IT security and control firm Sophos has discovered a widespread spam campaign that claims that a powerful explosion occurred at a nuclear power station located in the suburbs of London on the afternoon of September 9.
Samples intercepted by SophosLabs reveal that the emails claim to contain images in an attachment called victims.zip. In fact, clicking on the attachment will not open any pictures of the supposed explosion but will instead run a Trojan horse detected by Sophos as Troj/Agent-HQE. Once installed, the hackers can use the malware to spy on the victim’s computer and steal information for financial gain.
"Rather than use a real life event, the hackers have turned to fictional explosions and conspiracy theories in the hope they will strike a nerve with potential victims who will then click on the attachment without a second thought," said Graham Cluley, senior technology consultant at Sophos.
"All computer users need to show some common sense and delete these messages. It would be some media conspiracy to cover up such a large explosion for two days! Alarm bells should be sounding, but until everyone wakes up to these social engineering tactics, the cybercriminals will continue to use them."
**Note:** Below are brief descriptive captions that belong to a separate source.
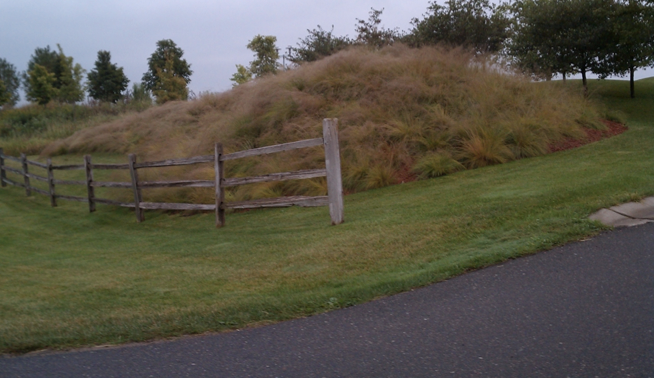 Because of their soil stabilization properties, native grasses and sedges make good choices for berms, slopes, and banks.
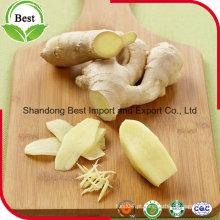 2016 Crop Air Dried Ginger preço barato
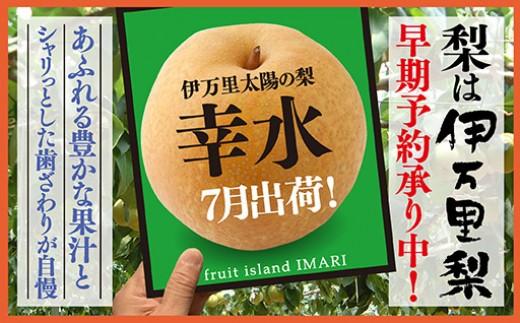 B114初物!伊万里太陽の梨自宅用7月出荷「幸水」(たっぷり5kg)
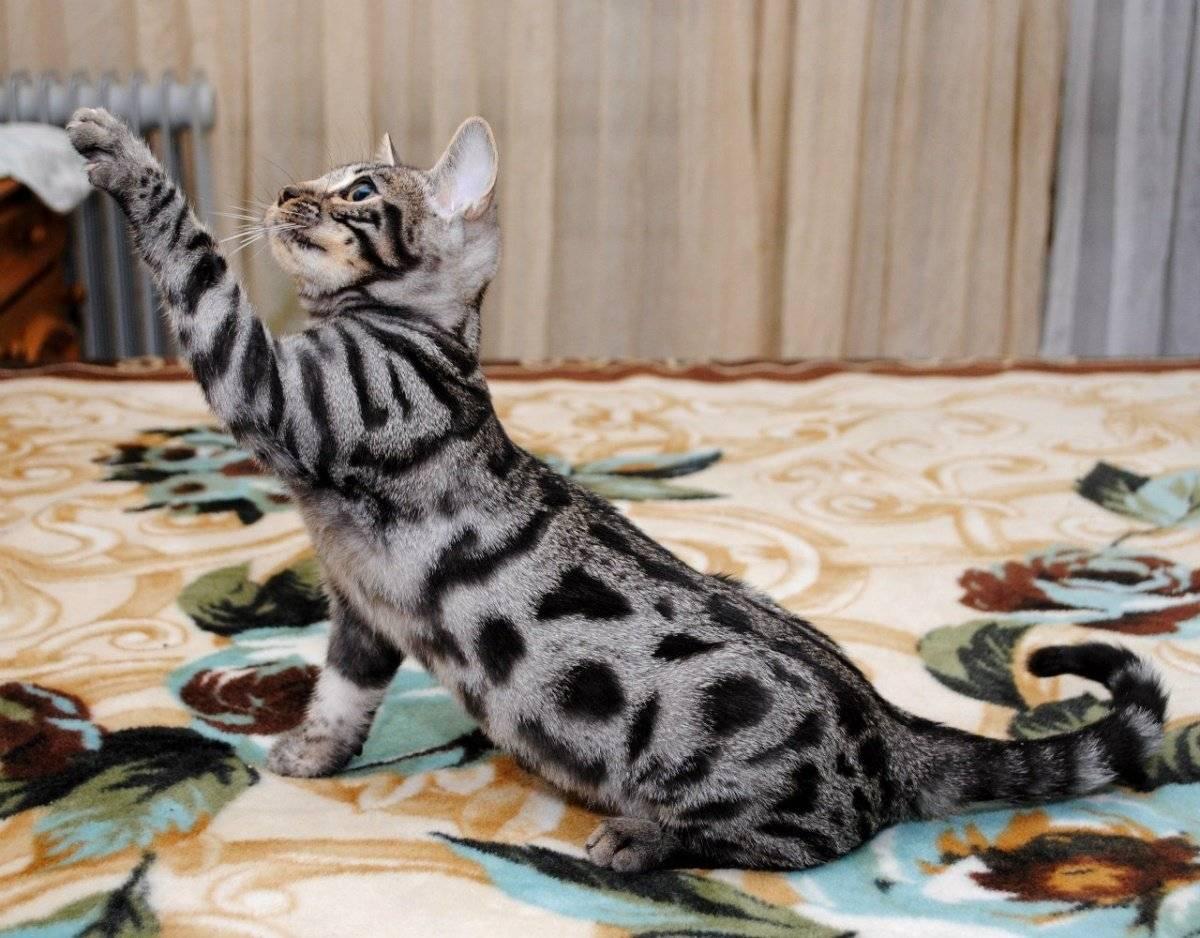 Разновидности домашних пород пятнистых кошек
The emails arrive in the potential victim’s inbox with the subject line: ‘Reply: A report on radiation contamination of Canada," and the body of the message reads as follows:
‘On Internet forums there appeared messages of a powerful explosion at a United Kingdom nuclear power station located in the suburbs of London.
According to witnesses’ statements the explosion happened at about 3pm on the 9th of September. In particular, one resident of this town has made a call and had time to inform her relatives that connection in the town was being cut off in order not to let people phone somebody. She insists that the explosion really took place at the nuclear power station, and that it was a really powerful one, and now the radiation cloud is moving.
This information is being unofficially confirmed in public agents’ private conversations.
Besides, local residents place pictures of the explosion consequences and victims’ bodies in their blogs.
The photo’s attached to this email!
Send this email to your friends!’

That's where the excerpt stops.